In Europe, there could be more seasonal spot LNG activity given Centrica’s decision to permanently close Rough, the UK’s largest gas storage facility, and resilient gas demand in the power and industrial sectors.
Europe’s main contribution to the changing global LNG landscape will continue to come from the unique flexible capabilities of its gas trading hubs, offering reliable pricing points and absorbing surplus LNG in its role as the world’s market of last resort.
LNG supply outlook
The LNG supply outlook is also staggering. More than 100 million mt/year of new liquefaction capacity is expected to come onstream in the period 2017-2020, mainly from Australia and the US, where innovative approaches to contracting, pricing and marketing are building on a wave of liberalization in global LNG trade.
And those hoping the market would rebalance before the mid-2020s had their hopes seemingly dashed by Qatar’s July announcement that it would expand the country’s LNG liquefaction capacity, already the world’s largest, by 30% to 100 million mt/year by 2023.
With slowing growth from its traditional customers, demand uncertainty in the Middle East and growing diplomatic isolation from its neighbors, Qatar is facing growing pressure to offer more contract flexibility, especially as long-term contracts for close to 9 million mt/year of LNG are due to expire by 2021.
Legacy and emerging exporters in Southeast Asia and Australia are also adjusting their business models and entering the spot market, adding competition to a growing community of traders and portfolio aggregators.
Traders have stormed the LNG markets.
Their innovative commercial strategies, ability to take risks and customer-focused business approach have played a pivotal role in transforming the LNG landscape, and that trend is set to continue.
In a bold move to fuel liquidity growth and address a lack of standard terms and conditions for LNG trading, Swiss trader Trafigura has proposed its own standard master sales and purchase agreement as a template for the LNG industry. If successful, the initiative could lead to greater trading efficiency and transparency, and fewer barriers to new market entrants.

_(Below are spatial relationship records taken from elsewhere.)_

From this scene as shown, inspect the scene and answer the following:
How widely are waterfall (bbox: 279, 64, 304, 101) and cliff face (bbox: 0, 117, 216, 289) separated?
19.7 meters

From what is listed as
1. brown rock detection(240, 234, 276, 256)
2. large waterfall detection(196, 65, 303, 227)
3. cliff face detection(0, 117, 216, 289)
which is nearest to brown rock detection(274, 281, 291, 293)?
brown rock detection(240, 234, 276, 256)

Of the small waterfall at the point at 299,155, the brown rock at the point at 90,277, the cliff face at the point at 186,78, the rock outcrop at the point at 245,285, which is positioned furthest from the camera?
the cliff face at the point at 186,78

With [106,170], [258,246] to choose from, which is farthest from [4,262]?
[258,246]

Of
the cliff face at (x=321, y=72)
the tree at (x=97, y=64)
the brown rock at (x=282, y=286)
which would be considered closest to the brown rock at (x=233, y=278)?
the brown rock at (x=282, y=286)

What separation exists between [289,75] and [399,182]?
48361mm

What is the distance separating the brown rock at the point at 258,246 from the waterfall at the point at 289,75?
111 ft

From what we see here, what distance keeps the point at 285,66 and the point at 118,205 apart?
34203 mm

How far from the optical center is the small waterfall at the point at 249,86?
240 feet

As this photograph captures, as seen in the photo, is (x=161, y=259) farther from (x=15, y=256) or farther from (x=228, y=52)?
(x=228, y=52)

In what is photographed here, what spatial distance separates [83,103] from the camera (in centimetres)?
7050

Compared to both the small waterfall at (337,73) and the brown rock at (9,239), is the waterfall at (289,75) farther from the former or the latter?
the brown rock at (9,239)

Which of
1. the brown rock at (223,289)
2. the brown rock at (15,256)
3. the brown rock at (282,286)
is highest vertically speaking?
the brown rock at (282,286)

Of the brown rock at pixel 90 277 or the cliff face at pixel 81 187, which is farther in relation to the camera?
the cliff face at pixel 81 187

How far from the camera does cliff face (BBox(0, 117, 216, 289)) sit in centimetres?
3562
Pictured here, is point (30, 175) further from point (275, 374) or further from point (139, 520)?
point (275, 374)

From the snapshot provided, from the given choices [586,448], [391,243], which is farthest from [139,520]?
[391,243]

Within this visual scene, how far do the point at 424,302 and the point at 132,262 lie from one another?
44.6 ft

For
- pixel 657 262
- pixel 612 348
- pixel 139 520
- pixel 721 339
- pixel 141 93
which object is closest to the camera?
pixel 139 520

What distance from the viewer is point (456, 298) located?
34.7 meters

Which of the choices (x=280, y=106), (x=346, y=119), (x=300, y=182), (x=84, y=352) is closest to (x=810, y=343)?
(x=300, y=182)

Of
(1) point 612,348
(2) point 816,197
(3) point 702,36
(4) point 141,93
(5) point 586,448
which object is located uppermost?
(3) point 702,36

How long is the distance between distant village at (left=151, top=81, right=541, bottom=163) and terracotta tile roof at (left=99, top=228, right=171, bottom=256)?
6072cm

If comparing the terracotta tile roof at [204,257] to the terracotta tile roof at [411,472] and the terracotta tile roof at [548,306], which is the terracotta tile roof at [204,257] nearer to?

On the financial side, lenders have been used to funding projects supported by rigid oil-linked contracts supplying regulated market monopolies. With that old world order ebbing, LNG sector finance will largely depend on acceptance of the increasingly pivotal role of spot markets, with improved operational efficiencies supporting LNG economics and more robust pricing benchmarks strengthening the market’s hedging capabilities.
Growth in swaps
Growth in the Platts JKM swaps LNG derivatives market has been explosive. A total of 6,720 lots of the JKM swaps – the equivalent of more than 18 full-size LNG cargoes – changed hands and were cleared through an exchange in August, the highest number of lots in a given month.
The stage is all set. The reconfiguration of supply and demand in the LNG industry is on course to change the nature of global trading drastically and permanently.
The traditional ways of doing business, based on destination-restricted, oil-indexed long-term contracts are disappearing, making room for enhanced flexibility and interconnectivity, promoting a more liquid, competitive and transparent marketplace.
Nearly a third of global LNG transactions are now conducted outside of the long-term contract framework and the share is set to rise, driven by regulatory changes, growing flexible supplies, the need to optimize portfolios to protect netbacks in a lower price environment, and an increasing number of players acquiring trading skills.
Suppliers, challenged with existing production costs or waiting to come onstream as the surplus erodes and prices recover, may see this as negative. But new opportunities are also up for grabs for those able to respond quickly to those changes.